[TASK TO COMPLETE] Once the line with "family: Suidae" is found, return it along with every line after it, exactly, through the end of the material.

────

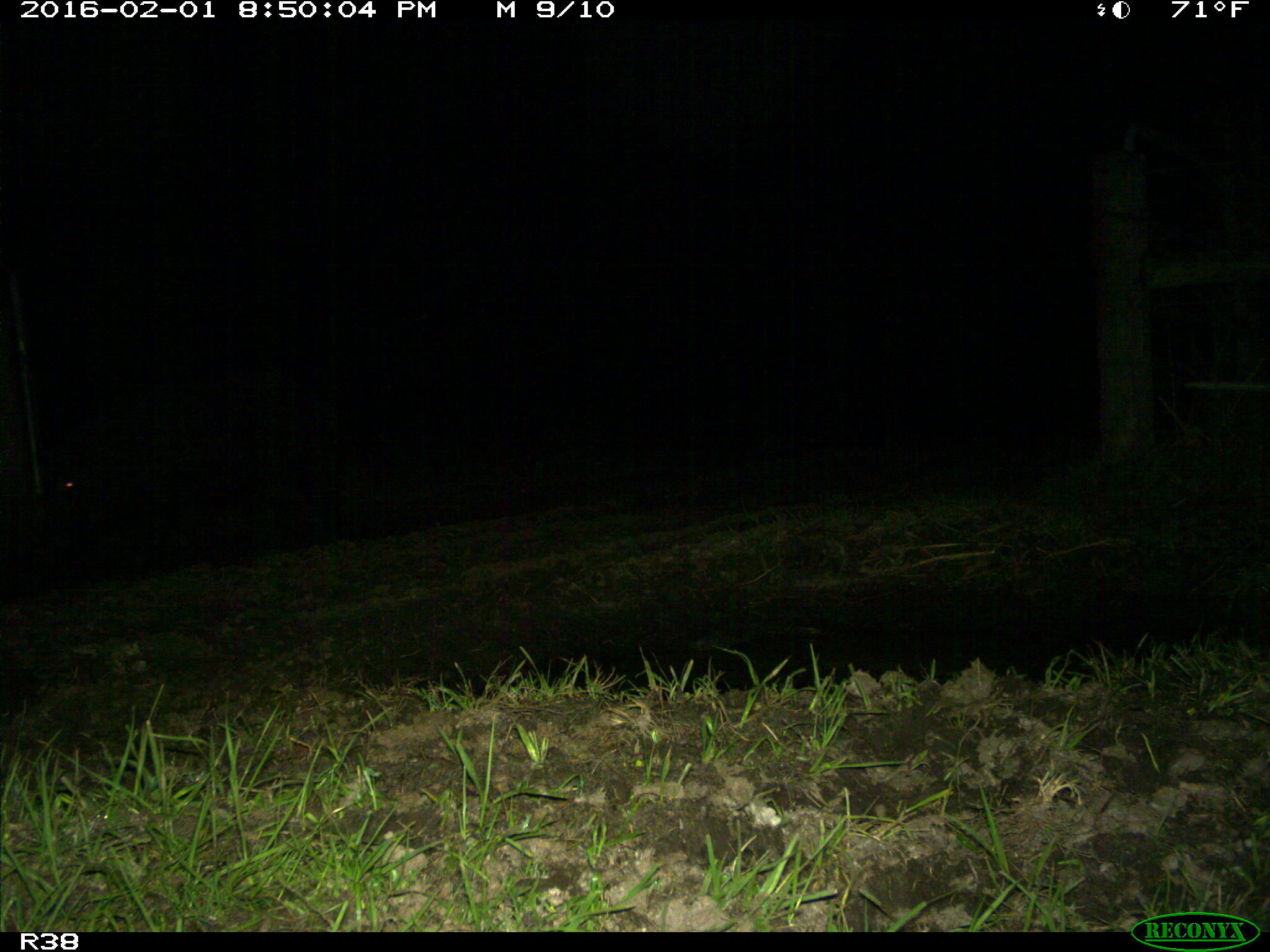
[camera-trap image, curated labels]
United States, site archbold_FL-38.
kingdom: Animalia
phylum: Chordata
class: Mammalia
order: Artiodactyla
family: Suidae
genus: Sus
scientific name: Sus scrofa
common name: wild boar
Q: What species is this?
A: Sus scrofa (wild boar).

────

[EXPECTED OUTPUT]
family: Suidae
genus: Sus
scientific name: Sus scrofa
common name: wild boar
Q: What species is this?
A: Sus scrofa (wild boar).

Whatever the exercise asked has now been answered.